- Quoted passage
--- START ---
Call for Government to create a 'convenience tax' to use big name online retailers to help high street
An independent retailer in Doncaster has called on the Government to create a “convenience tax” to urge shoppers to use their local high streets.
Richard Smith, who owns The Shoe Room with wife Michelle said that high levels of customer service and quality products had allowed them to stay afloat during the lockdowns seen this year.
But he feared the pandemic had “accelerated the demise of the high street by five years or more”.
With 14 years of experience in retail under his belt, and three running The Shoe Room in Priory Walk, Mr Smith said more needed to be done to stop shoppers turning to big online retailers such as Amazon.
“We’re incredibly proud of what we’ve done and what we’ve achieved, we work incredibly hard and we work seven days a week,” Mr Smith said.
“That’s what it’s all about, the quality of the product and the service we give is what drives us.
“We’re very fortunate, we never actually were closed, we work seven days a week, we never get up in the morning and say we don’t want to go to work, we enjoy what we do.”
Mr and Mrs Smith, who were previously business partners at The Shoehealer, missed the “hustle and bustle” of the physical store during the lockdown.
But Mr Smith said: “We never stopped working when we closed the doors.
“The reality is we took the computer home from the shop and Michelle furloughed me but Fairfax and Favor [a luxury women’s brand stocked by the store], went crazy, for example,” he said.
And while he said he had anticipated a long closure, he said that the fact they had already paid for all of their stock up front and had their business in order got them through.
“I thought we can survive this, the shop is full of stock, we’ve got money in the bank,” he said.
“But Michelle was busy all day every day and we actually coped really well, yes our turnover was down, but what we also did when we were closed, we called all our suppliers, whatever we have asked for and committed to for the new session, send it to us.
“In doing that it also allowed us to keep serving customers, lots of retailers cancelled orders or put them on hold, but people still wanted serving.”
--- END ---
- Listed entries
--- START ---
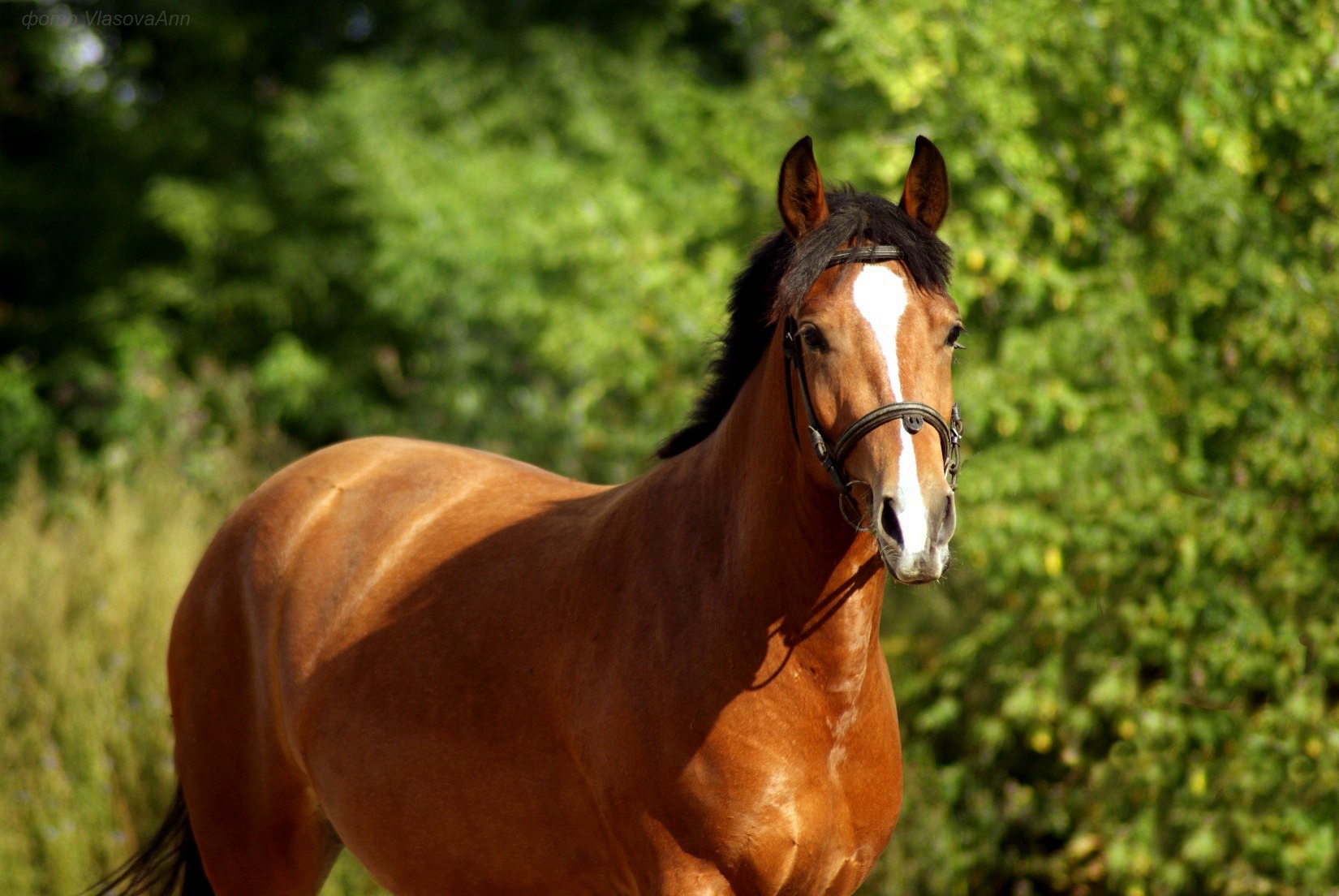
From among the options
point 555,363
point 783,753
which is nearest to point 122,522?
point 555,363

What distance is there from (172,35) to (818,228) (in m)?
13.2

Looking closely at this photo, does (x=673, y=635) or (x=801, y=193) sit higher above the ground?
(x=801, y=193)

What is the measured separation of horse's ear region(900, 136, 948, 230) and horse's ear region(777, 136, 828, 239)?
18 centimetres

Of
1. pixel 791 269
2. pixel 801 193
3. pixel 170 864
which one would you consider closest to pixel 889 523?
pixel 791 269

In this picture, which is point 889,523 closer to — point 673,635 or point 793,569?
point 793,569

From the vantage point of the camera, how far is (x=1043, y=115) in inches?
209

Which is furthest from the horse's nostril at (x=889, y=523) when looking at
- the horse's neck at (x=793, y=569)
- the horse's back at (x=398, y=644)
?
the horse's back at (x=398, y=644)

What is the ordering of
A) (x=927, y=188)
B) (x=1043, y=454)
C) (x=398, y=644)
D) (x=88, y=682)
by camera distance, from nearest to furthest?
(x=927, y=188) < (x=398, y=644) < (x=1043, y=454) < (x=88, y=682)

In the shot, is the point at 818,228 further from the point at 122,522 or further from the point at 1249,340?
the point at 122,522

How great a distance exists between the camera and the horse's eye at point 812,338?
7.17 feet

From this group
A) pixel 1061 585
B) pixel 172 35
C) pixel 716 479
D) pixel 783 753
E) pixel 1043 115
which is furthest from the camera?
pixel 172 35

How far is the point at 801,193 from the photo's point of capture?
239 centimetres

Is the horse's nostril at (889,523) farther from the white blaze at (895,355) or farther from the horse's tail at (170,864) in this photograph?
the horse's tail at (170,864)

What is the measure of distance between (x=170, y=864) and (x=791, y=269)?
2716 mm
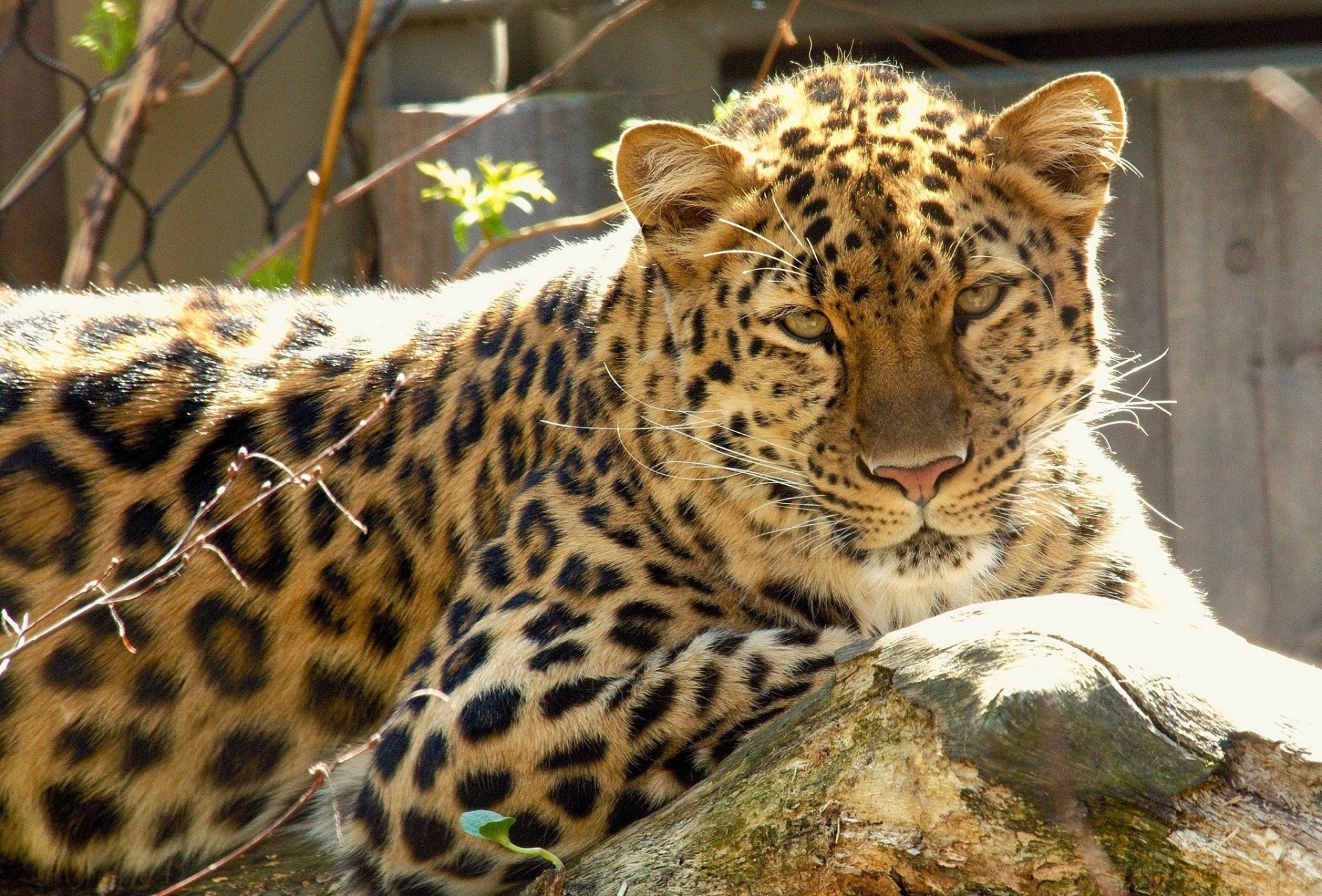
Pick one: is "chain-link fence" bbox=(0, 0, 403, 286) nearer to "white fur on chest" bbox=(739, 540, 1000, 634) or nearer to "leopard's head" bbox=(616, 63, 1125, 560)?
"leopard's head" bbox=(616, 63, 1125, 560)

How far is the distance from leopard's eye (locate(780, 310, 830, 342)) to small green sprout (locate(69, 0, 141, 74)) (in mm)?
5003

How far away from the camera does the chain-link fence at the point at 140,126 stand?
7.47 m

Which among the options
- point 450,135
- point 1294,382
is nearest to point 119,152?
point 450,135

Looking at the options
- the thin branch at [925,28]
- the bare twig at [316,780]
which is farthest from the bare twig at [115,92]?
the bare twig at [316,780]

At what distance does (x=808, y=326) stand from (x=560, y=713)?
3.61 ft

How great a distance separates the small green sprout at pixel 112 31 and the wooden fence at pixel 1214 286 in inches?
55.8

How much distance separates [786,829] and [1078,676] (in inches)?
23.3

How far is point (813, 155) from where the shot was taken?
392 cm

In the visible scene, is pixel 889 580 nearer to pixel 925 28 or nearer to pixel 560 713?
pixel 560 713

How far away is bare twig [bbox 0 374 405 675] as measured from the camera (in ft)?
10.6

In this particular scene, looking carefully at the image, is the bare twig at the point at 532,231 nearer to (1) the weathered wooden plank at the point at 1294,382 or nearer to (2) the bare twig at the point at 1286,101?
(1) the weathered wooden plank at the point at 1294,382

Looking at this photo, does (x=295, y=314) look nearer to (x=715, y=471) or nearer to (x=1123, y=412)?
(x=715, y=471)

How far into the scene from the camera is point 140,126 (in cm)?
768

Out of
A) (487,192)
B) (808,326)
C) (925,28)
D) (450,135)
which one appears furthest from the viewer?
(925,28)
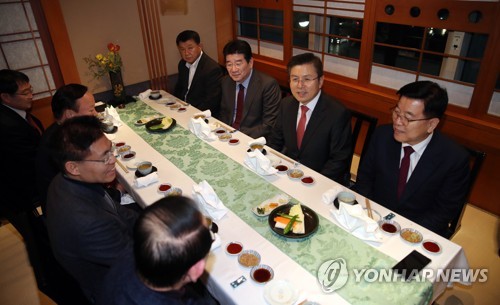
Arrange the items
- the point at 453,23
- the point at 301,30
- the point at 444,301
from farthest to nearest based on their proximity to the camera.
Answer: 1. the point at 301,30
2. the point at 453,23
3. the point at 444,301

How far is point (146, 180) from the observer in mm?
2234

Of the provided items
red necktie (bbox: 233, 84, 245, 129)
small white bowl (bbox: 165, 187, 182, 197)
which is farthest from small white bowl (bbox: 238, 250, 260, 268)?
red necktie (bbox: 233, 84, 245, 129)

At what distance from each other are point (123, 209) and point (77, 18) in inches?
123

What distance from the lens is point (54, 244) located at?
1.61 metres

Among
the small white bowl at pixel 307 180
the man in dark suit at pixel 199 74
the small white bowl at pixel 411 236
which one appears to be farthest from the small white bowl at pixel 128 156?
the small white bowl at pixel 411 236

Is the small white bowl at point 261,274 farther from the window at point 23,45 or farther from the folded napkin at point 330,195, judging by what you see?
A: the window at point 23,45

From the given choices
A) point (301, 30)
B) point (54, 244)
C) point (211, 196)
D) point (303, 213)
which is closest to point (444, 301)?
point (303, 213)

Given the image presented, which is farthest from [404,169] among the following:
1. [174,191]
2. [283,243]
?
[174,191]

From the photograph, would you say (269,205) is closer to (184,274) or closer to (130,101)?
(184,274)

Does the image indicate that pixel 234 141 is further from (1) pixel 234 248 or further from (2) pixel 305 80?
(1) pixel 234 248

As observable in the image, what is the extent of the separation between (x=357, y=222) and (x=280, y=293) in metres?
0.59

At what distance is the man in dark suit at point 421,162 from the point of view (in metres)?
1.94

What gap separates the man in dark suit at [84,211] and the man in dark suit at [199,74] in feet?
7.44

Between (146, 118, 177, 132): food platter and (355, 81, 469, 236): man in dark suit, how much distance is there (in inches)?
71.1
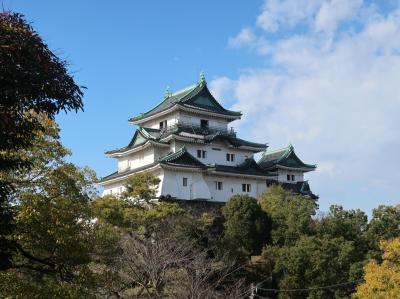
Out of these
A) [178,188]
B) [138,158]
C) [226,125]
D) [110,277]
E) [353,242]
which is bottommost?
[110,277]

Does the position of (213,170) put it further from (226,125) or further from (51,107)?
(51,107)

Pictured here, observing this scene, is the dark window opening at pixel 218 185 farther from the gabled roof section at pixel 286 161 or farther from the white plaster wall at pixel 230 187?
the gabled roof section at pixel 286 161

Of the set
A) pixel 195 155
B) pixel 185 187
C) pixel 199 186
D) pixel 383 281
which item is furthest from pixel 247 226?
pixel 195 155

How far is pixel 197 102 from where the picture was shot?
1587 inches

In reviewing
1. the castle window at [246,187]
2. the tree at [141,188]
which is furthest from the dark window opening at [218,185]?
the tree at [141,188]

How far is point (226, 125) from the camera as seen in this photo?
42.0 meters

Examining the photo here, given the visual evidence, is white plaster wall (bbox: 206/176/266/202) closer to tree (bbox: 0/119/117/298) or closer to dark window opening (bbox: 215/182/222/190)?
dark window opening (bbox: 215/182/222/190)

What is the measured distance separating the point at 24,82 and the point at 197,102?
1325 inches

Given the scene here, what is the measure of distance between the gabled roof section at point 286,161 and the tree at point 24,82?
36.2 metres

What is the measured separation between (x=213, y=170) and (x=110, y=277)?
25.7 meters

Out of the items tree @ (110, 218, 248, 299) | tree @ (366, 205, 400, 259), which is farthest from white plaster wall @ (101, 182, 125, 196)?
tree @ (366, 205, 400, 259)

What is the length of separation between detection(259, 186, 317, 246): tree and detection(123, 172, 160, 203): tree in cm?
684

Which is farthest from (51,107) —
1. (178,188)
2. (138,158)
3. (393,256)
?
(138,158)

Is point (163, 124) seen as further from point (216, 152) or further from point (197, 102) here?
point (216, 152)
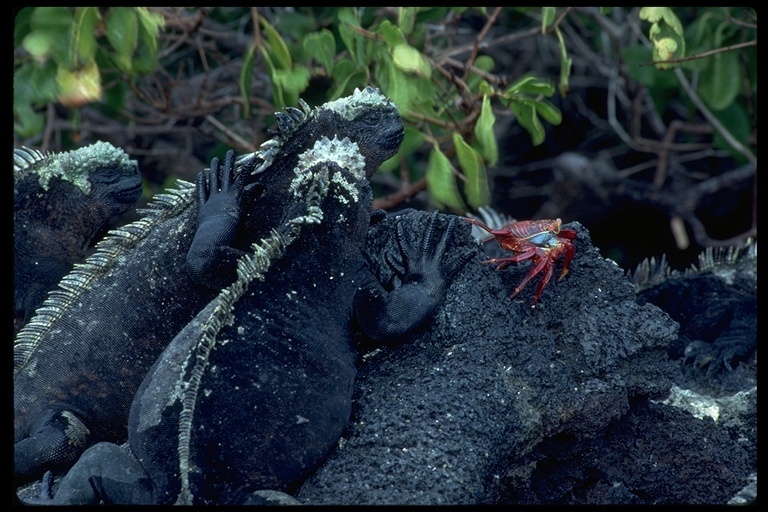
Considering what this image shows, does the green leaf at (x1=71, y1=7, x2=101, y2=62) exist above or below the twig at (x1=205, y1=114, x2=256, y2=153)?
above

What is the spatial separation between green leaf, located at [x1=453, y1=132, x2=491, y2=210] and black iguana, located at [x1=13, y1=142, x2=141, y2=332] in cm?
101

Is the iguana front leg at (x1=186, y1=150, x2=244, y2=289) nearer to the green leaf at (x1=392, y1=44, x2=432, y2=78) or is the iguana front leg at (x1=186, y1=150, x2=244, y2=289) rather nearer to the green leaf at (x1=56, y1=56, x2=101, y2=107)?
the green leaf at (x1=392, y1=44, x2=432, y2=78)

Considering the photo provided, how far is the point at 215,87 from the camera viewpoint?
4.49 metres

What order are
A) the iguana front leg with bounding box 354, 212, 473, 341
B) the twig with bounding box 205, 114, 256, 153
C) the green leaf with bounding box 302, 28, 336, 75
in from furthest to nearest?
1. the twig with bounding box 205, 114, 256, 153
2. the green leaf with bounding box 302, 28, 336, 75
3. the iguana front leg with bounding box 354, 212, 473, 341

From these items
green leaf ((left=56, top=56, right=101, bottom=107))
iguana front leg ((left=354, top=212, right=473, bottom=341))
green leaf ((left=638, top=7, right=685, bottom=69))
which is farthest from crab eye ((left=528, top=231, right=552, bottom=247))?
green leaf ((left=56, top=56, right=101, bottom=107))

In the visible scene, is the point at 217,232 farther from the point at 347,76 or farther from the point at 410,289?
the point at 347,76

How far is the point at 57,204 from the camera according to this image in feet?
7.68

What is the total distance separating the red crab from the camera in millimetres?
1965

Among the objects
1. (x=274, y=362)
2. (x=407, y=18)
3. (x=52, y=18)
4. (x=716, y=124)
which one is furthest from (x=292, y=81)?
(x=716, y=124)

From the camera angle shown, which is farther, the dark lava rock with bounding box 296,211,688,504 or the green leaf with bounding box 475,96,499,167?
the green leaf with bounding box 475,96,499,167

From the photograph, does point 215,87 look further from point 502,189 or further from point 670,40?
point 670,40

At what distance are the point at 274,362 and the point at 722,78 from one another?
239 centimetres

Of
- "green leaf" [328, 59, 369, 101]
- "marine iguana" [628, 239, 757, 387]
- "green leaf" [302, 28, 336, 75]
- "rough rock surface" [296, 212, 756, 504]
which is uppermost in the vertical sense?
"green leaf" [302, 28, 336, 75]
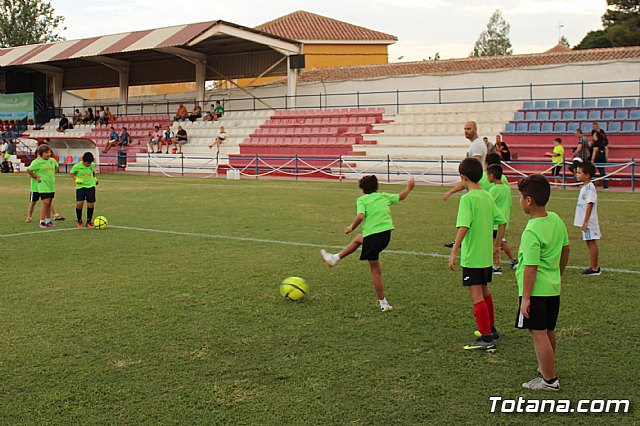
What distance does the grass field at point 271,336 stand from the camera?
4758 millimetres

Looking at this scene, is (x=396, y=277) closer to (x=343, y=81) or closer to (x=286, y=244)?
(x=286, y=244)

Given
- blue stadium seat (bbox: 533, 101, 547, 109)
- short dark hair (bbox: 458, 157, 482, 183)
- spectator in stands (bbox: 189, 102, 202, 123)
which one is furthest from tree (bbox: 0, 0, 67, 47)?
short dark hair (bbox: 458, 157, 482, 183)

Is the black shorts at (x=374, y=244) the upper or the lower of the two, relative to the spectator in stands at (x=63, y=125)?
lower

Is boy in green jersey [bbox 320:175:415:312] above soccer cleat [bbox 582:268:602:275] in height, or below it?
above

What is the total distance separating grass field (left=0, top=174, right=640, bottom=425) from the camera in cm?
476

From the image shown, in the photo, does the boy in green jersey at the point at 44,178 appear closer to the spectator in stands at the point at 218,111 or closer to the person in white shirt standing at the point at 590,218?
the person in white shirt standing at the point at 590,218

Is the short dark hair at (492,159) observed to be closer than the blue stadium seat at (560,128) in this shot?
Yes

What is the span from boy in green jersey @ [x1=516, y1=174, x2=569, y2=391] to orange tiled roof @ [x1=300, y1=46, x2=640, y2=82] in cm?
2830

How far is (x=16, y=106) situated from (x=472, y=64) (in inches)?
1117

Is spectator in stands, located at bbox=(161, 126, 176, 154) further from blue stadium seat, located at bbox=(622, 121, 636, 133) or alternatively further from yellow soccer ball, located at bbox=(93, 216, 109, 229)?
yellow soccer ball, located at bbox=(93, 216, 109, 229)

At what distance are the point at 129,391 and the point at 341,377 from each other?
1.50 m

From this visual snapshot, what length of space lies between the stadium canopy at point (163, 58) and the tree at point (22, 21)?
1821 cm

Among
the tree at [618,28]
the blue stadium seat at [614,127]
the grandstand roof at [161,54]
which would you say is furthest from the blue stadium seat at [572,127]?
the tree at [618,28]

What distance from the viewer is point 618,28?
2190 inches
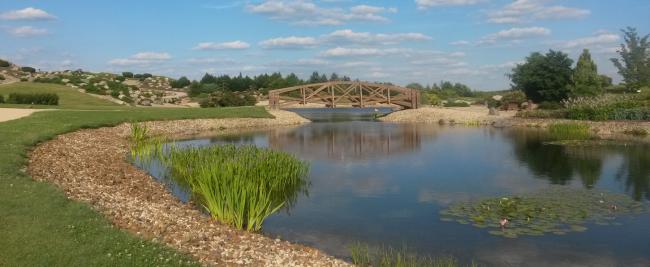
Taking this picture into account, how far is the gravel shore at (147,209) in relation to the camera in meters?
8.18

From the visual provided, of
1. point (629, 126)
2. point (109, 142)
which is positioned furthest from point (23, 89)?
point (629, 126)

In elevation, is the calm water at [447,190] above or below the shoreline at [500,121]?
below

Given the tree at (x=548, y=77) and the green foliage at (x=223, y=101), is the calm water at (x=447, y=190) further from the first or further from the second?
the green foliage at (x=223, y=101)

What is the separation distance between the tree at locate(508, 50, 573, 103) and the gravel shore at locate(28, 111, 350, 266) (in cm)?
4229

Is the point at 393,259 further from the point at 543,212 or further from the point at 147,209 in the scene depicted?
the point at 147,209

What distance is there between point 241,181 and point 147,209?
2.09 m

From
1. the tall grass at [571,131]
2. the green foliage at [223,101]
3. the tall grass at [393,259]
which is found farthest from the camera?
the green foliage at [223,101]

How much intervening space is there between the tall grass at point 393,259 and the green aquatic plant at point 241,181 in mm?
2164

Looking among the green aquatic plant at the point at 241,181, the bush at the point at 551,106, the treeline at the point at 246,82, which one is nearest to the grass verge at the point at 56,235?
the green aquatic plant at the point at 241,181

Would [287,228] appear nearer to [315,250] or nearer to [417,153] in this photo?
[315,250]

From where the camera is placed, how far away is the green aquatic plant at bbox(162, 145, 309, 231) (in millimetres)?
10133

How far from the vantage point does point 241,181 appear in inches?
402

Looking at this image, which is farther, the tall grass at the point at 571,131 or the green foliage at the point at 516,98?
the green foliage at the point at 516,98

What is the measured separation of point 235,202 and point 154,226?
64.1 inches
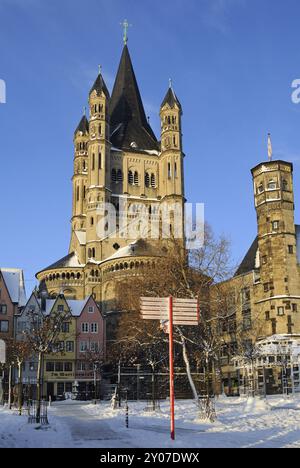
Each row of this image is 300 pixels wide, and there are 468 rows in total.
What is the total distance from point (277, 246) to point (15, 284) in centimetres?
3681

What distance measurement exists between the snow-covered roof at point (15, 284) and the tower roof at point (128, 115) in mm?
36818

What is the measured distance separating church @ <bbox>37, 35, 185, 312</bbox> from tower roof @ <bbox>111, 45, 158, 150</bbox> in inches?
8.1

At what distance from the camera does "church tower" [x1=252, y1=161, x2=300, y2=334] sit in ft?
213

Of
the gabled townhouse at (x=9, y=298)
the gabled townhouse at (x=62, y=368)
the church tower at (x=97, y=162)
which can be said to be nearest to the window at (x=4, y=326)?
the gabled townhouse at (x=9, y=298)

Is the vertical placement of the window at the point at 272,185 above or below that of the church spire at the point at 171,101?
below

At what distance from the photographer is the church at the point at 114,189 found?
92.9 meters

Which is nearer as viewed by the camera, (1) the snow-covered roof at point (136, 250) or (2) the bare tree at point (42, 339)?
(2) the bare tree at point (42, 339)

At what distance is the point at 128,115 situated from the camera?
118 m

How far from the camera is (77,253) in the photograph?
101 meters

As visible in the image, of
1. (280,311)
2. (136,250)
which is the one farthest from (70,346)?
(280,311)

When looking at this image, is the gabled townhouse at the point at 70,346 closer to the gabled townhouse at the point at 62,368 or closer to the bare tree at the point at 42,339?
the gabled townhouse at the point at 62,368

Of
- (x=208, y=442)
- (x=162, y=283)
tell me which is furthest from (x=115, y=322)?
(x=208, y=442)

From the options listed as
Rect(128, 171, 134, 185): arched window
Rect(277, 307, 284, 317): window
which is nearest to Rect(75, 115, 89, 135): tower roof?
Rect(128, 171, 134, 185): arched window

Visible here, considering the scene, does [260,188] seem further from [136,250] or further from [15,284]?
--- END ---
- Parts of the exercise
1. In the article about the Doncaster shoe shop, where is The Shoe Room located?
2. Drawing on the article about the Doncaster shoe shop, explain how the owners managed to keep serving customers while the store was closed.
3. Pick up the article about the Doncaster shoe shop after its final sentence and keep writing it.

- Numbered responses
1. Priory Walk.

2. They called all their suppliers and asked them to send everything they had ordered and committed to. Many retailers cancelled orders or put them on hold, but the Smiths still had stock for customers who wanted serving.

3.
However he added: “Let’s not dismiss how serious this is, it’s painful, but since reopening our turnover is up on the same week last year, I’m hearing things from friends in the same business and I’m hearing from those guys they are at 50 per cent and over up.
“Don’t get me wrong we are down on where we should be, but we are actually about the same as we were last year, which is phenomenal because the shop doors have been closed for four months.”
But looking to the future, he warned: “I think Covid has accelerated the demise of the high street by five years of more.
“There will be a number of people who have been forced to shop online and those people might have enjoyed the convenience of shopping online, and that is the single biggest issue for the high street.”
But he said the solution was not to tax big retailers such as Amazon, as that would not impact the preference of the shopper.
Instead, he suggested that if shoppers were making purchases online they should have an extra levy added to their basket.
He said: “We need a convenience tax, a new tax.
“It would be a serious tax which would be a drive to get people back to the high street.”
And he added that he feared the generation gap which meant more people were shopping online made this even more urgent.
“I was brought up without the internet, but there’s no way back for the high street unless we find a way to tax online shopping.”